World App dan Pelanggaran Regulasi
World App, yang dikelola oleh Tools For Humanity (TFH) dan mitra lokalnya PT Sandina Abadi Nusantara (PT SAN), dinilai melanggar ketentuan perlindungan data pribadi dan kewajiban administratif sebagai Penyelenggara Sistem Elektronik (PSE) yang sah. Evaluasi teknis Kominfo menemukan adanya ketidaksesuaian dengan regulasi yang berlaku di Indonesia.
Kominfo juga menyoroti aspek etika dalam pengumpulan data, khususnya yang menyasar kelompok rentan. Kelompok ini termasuk anak-anak, remaja, lansia, penyandang disabilitas, masyarakat dengan literasi digital rendah, dan mereka yang berada di daerah terpencil dengan akses informasi terbatas. Pengumpulan data biometrik dari kelompok ini menimbulkan kekhawatiran serius terkait privasi dan keamanan data.
Tuntutan Kominfo terhadap TFH dan PT SAN
Untuk dapat beroperasi kembali di Indonesia, TFH dan PT SAN wajib memenuhi empat tuntutan Kominfo:
- Penghentian aktivitas pengumpulan data pemindaian iris, serta pemrosesan data iris (termasuk data yang telah di-hash) yang sebelumnya dilakukan terhadap masyarakat Indonesia.

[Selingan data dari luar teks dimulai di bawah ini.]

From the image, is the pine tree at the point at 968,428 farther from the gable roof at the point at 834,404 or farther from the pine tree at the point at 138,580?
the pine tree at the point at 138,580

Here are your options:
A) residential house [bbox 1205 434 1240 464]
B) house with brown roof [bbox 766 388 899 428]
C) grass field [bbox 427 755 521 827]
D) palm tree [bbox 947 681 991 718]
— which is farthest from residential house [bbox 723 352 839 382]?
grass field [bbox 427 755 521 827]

- Penghapusan permanen seluruh iris code dan data/kode terenkripsi lainnya yang berasal dari warga negara Indonesia dan tersimpan di perangkat pengguna.
- Perbaikan menyeluruh terhadap tata kelola data pribadi, sistem keamanan data, serta prosedur operasional yang menjamin tidak ada data anak diproses di masa mendatang.

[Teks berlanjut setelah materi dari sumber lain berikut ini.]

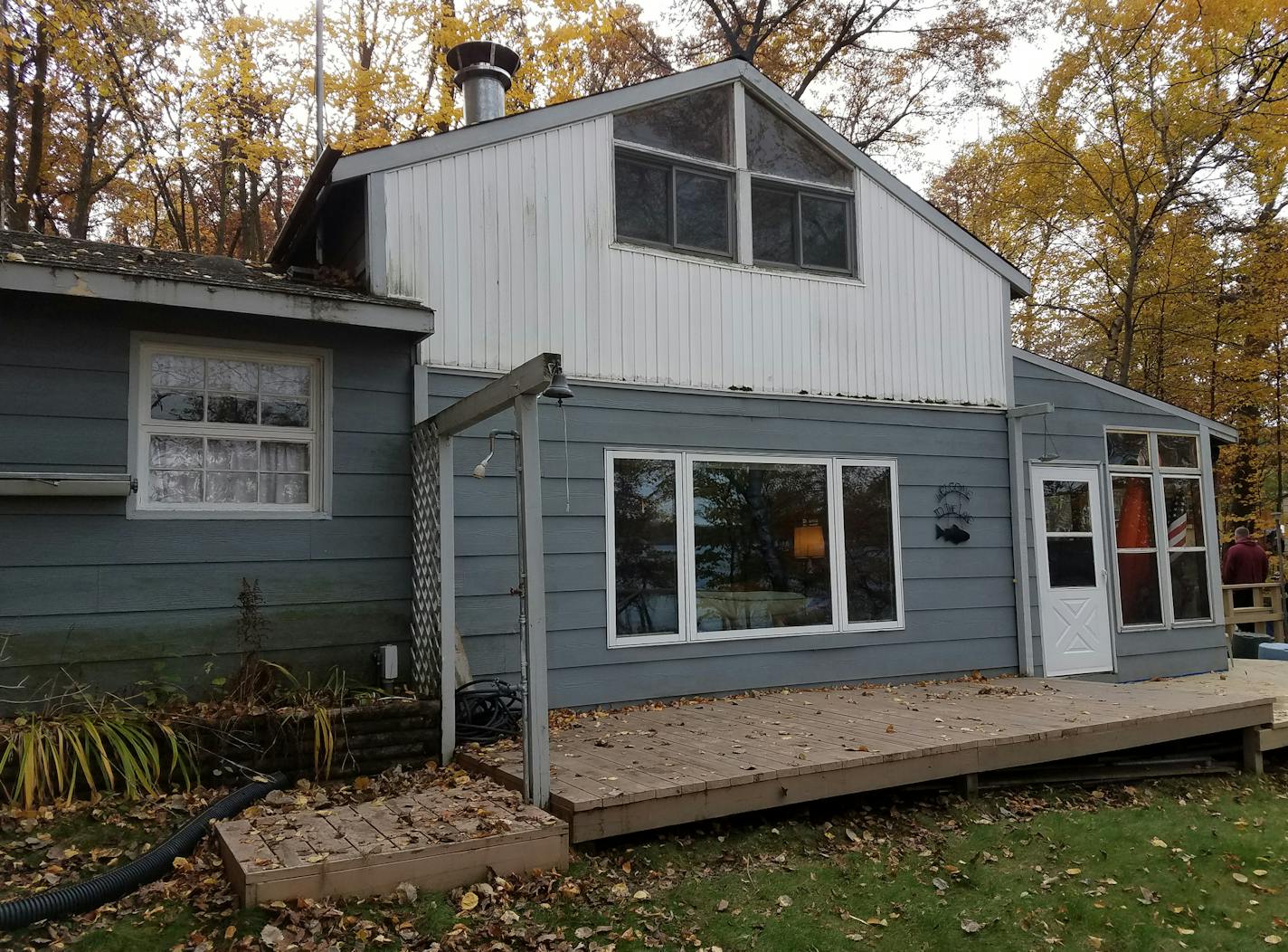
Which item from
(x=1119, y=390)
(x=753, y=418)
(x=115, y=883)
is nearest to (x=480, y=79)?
(x=753, y=418)

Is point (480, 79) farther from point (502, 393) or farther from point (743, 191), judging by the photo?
point (502, 393)

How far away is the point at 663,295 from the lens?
6934 millimetres

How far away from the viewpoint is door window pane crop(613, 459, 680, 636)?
651cm

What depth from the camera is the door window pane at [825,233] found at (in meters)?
7.70

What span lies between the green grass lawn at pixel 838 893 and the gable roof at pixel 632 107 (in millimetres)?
4112

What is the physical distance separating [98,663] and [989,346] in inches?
292

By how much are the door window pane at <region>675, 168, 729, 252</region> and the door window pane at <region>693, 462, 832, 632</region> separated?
178cm

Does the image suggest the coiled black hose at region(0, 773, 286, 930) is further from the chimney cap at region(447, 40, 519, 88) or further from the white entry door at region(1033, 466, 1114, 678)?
the white entry door at region(1033, 466, 1114, 678)

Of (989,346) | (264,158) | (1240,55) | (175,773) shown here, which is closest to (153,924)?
(175,773)

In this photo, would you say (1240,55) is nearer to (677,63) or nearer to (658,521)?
(658,521)

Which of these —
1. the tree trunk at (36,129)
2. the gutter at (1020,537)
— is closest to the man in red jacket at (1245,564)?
the gutter at (1020,537)

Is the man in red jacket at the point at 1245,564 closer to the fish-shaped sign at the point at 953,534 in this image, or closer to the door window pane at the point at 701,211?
the fish-shaped sign at the point at 953,534

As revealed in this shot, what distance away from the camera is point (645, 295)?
685 cm

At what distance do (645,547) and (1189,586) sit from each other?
6.13 m
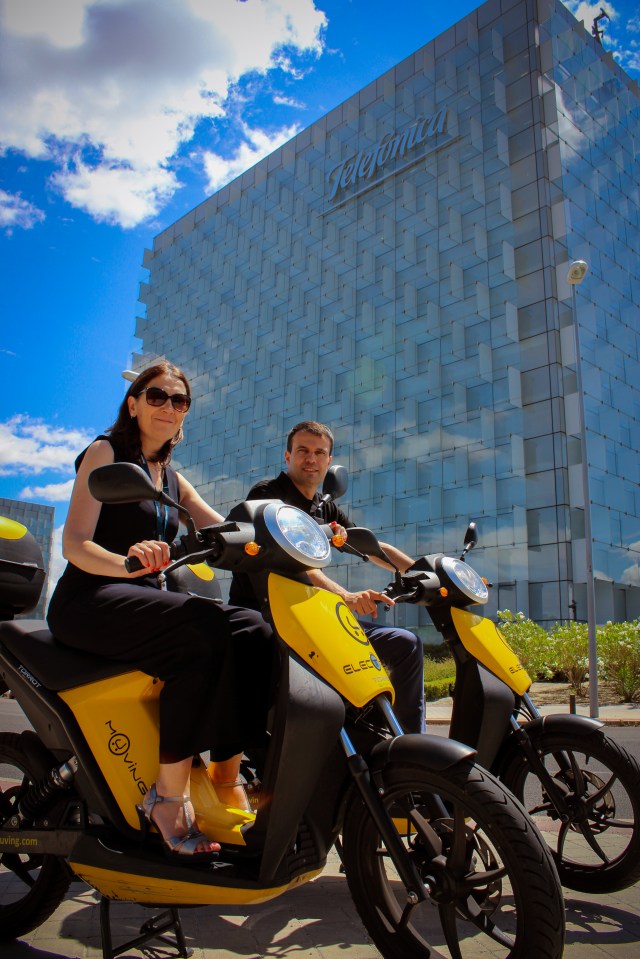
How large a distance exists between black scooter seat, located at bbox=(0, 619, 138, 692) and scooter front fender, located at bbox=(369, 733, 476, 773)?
866 millimetres

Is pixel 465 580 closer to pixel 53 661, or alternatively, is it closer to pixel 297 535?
pixel 297 535

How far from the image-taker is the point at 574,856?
305 cm

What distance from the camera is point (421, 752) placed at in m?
1.89

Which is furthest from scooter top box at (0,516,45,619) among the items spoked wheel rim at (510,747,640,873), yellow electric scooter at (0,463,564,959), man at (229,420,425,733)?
spoked wheel rim at (510,747,640,873)

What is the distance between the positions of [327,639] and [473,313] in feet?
91.7

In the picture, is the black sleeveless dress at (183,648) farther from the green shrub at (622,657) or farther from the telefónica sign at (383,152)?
the telefónica sign at (383,152)

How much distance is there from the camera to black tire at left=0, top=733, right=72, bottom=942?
244 centimetres

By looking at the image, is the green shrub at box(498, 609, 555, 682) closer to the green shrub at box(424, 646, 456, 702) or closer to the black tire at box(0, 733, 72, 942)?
the green shrub at box(424, 646, 456, 702)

- Kepatuhan penuh terhadap regulasi nasional sebagai syarat mutlak untuk melanjutkan operasional bisnis di Indonesia.
Kominfo menekankan pentingnya perbaikan menyeluruh dalam tata kelola data pribadi, sistem perlindungan data, dan prosedur operasional TFH. Keberadaan data anak dalam sistem juga menjadi perhatian utama yang harus diatasi.
Masa Depan World App di Indonesia
Kominfo menyatakan bahwa kelanjutan operasional TFH di Indonesia bergantung pada komitmen nyata perusahaan dalam mematuhi regulasi nasional dan menunjukkan tanggung jawab sosial. Kominfo menegaskan komitmennya dalam menjaga ruang digital Indonesia agar tetap aman, adil, dan bertanggung jawab.
“Kami senantiasa berkomitmen untuk menjaga ruang digital Indonesia agar tetap aman, adil, dan bertanggung jawab melalui kegiatan pengawasan di ruang digital,” tegas Alexander.
Penangguhan World App ini menimbulkan pertanyaan besar tentang masa depan aplikasi berbasis teknologi biometrik di Indonesia. Regulasi yang ketat dan fokus pada perlindungan data pribadi menjadi hal yang krusial untuk dipertimbangkan bagi perusahaan teknologi yang beroperasi di Indonesia.
Kejadian ini juga menyoroti pentingnya literasi digital bagi masyarakat, terutama dalam memahami implikasi dari penggunaan teknologi biometrik dan perlindungan data pribadi. Pemerintah diharapkan dapat meningkatkan edukasi dan sosialisasi terkait hal ini.